Don’t sweat the math. You likely will not be doing it yourself. Your tax preparer, or a software program, will do that for you. It’s just to give you a sense of how things work.
However, what you should do is with each of these home business expenses, keep a written record that lists, at a minimum, how much you paid for the item, the date when you acquired it, and for what business purpose you acquired it.
To the extent possible, it’s not a bad idea to account for the amount by which you used the piece of property for business, such as miles driven in the case of a car.
Once you’ve tallied up all your obvious direct or indirect home expenses, there’s yet another way to possibly score as a home business: Credits. Things such as buying an electric vehicle yield special credits for their use. The IRS’s Publication 334 is a good place to start looking at the selection of credits for which you may be eligible.
An office of one’s own
This brings us to the final piece, claiming the actual square footage of your den, spare bedroom, or some corner you’ve blocked off for exclusive and principal use.

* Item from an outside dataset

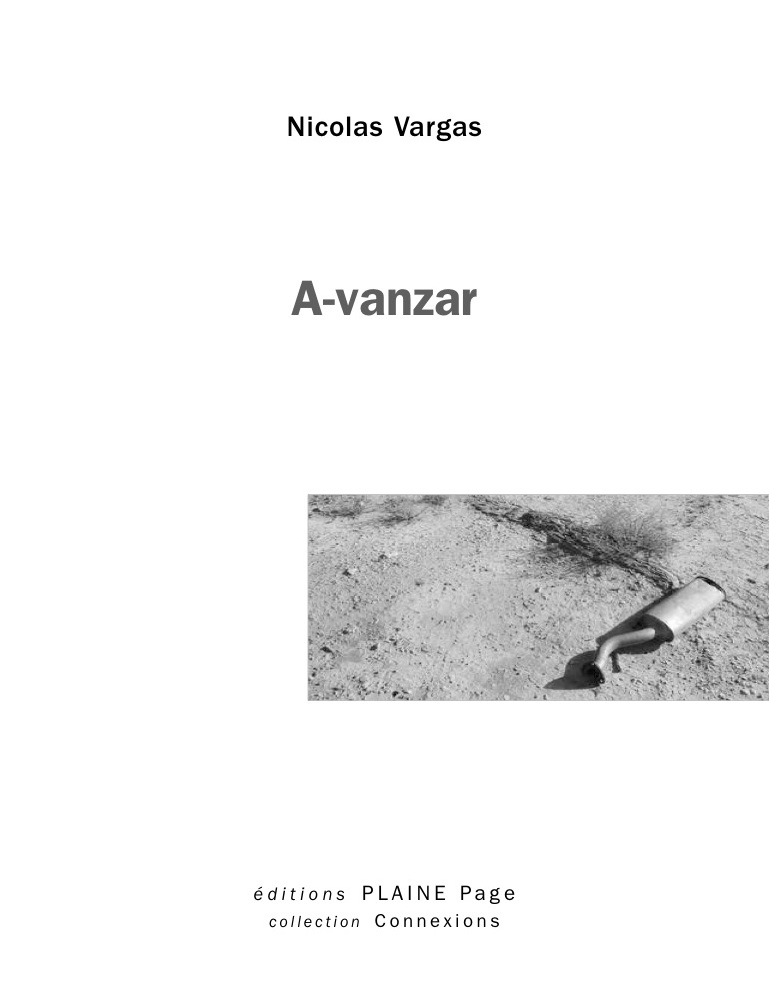 a-vanzar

You can measure your home office space in two ways, precise or simplified.
In the first method, you divide the area used at home by the total square footage of your home, and the resulting percentage is how much you multiply all the direct expenses of maintaining that home office, including maintenance, such as repairs to your home, insurance, and the cost of utilities such as gas and electric. If you’re a renter, it means the portion of your rent you can deduct, equal to your rent multiplied by that percentage.

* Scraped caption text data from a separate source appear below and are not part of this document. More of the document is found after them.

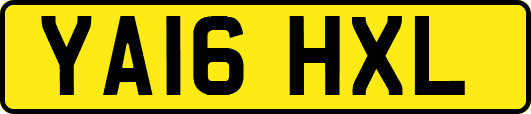 YA16HXL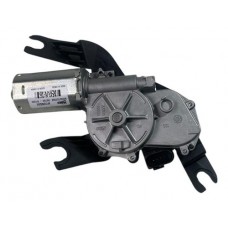 Motor Limpador Traseiro Hyundai Hb20 2023 98700r1000 H5936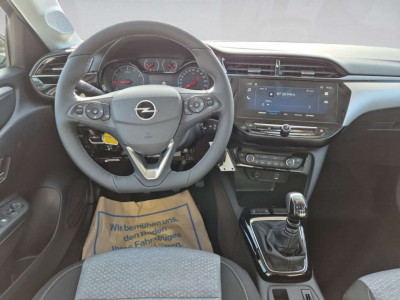 Opel Corsa Neuwagen Opel Corsa Neuwagen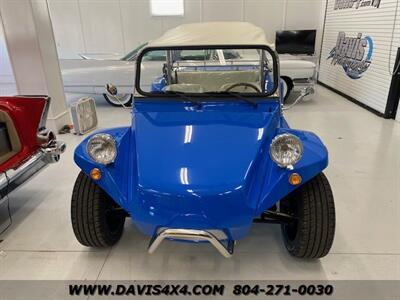 2022 Oreion Beach Buggy Street Legal   - Photo 36 - North Chesterfield, VA 23237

For homeowners, one can also depreciate the value of the home. This involves figuring out the cost basis of your home, which is its own adjustment, and then taking a small fraction of that value for each year, starting with the year you put the home into service for your business.
Again, this will be calculated for you, most likely, but if you’re interested in the details, it is contained in the same Publication 946 that covers depreciation of Section 179 property.

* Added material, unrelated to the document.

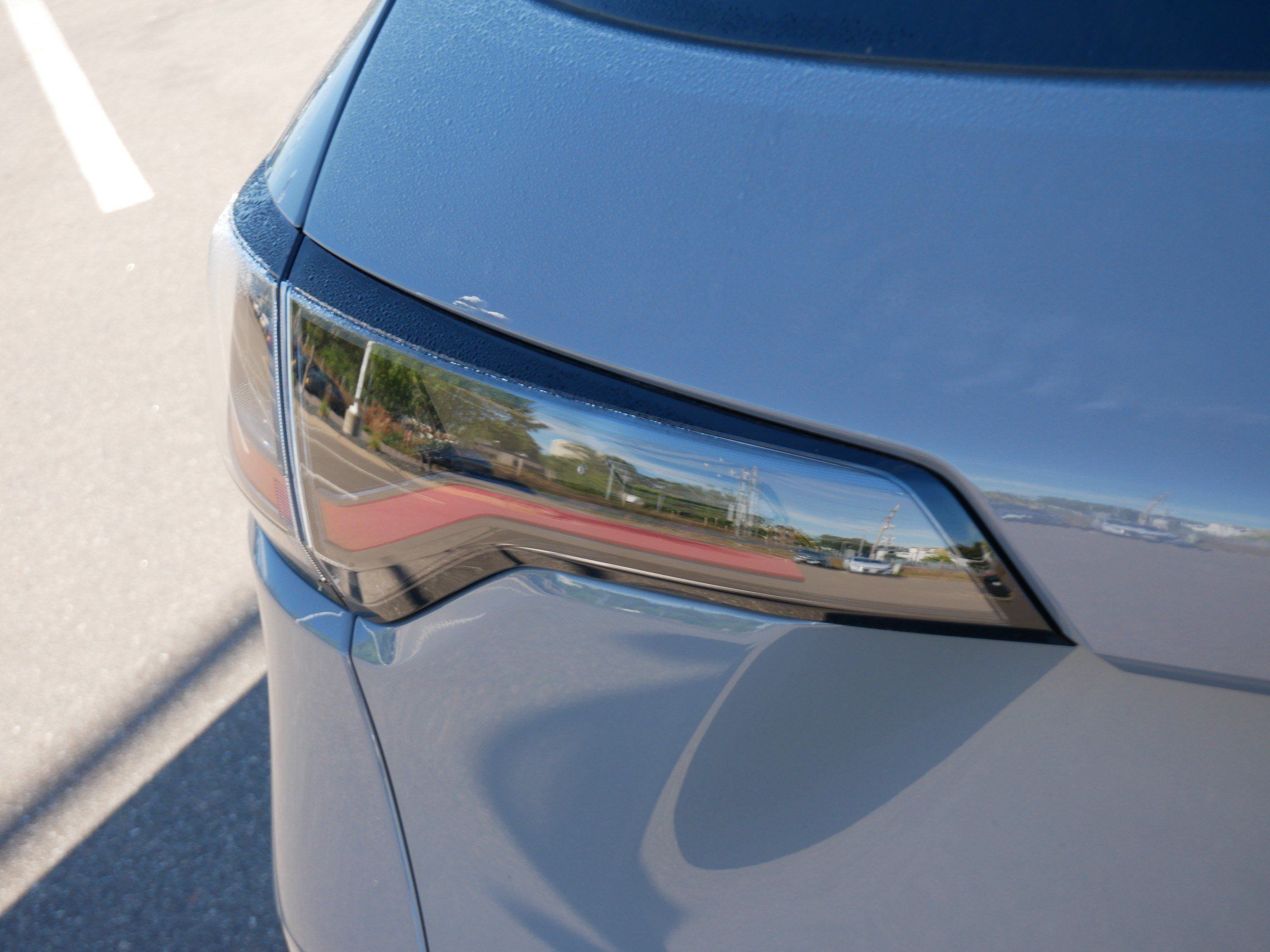 Used 2027 Honda HR-V Sport image 17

If you’d like to avoid all that complexity, the second approach is what’s called the simplified method. In this approach, you simply multiply the smaller of the square footage of your home office or 300 square feet by 5, and that’s the total dollar amount you can deduct. If the situation changes over the year — you moved into a home office mid-way through the year– you take a simple average of the monthly square footage and use that.
Whether you choose precise expenses, including depreciation, or you go with the simple method, all of this will end up on Schedule C of form 1040 if you’re a freelancer or sole proprietor, and on one of the other schedules if you’re a partner in a business. The main difference between the two approaches is that with real expenses, an extra form gets filled out, form 8829, “Expenses for business use of your home,” along with the expenses mentioned above such as computers.
All of the details of either the complex method or the simple method can be found in Publication 587, “Business use of your home.”
Remember the three-step rule: How much you can deduct in the square footage of your home will be limited by how much you have already deducted for mortgage interest and real estate taxes, and how much you’ve deducted for those other business expenses.
There’s one more caveat: You can only deduct the expense of your home office from the revenue actually generated by your home. Even if you meet the exclusive and principal criterion, if you generated some portion of your revenue from another location, that portion of revenue is not factored among your gross income from which you deduct your home office expenses.
Hopefully, all of this clarifies the mechanics for you. It may also make you thankful you have either an accountant or some piece of tax software to handle the details!